▶ [YOUR TASK]: Gather every line in the data below that contains the word "distance" and copy each one out. Only count matches with the same uppercase and lowercase letters.

▶ [MATERIALS PROVIDED]:
•••••

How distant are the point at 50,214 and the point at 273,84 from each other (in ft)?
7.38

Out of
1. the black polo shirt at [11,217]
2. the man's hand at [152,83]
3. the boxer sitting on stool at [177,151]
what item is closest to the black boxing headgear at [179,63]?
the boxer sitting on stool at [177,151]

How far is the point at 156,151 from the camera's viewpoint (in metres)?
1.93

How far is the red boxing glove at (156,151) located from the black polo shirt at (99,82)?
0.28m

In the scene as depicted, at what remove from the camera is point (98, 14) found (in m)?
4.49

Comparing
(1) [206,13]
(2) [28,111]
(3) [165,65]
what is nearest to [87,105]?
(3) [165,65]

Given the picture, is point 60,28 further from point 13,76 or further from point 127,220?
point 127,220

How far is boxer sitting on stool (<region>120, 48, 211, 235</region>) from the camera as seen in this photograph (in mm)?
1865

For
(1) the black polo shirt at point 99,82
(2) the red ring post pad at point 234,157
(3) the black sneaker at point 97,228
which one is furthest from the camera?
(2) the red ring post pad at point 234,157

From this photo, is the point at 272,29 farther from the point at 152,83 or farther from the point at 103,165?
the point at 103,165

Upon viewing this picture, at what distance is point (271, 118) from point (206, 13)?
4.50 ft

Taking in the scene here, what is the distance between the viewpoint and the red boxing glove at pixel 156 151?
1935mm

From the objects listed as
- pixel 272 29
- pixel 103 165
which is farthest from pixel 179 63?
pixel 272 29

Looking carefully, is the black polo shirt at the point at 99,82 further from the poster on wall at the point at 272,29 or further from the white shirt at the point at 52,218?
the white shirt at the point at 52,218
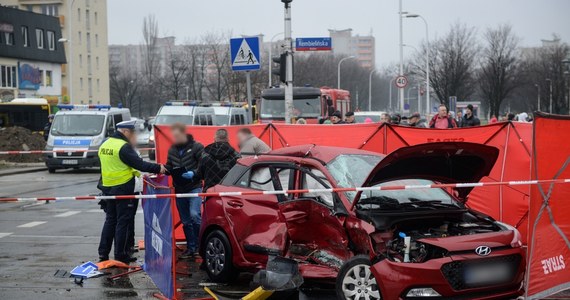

•••••

▶ [EXPECTED ANSWER]:
Upon viewing this picture, at what distance is point (271, 118) from point (206, 13)?
Taking in the scene here, what is the distance between the viewpoint and the red boxing glove at pixel 156 151?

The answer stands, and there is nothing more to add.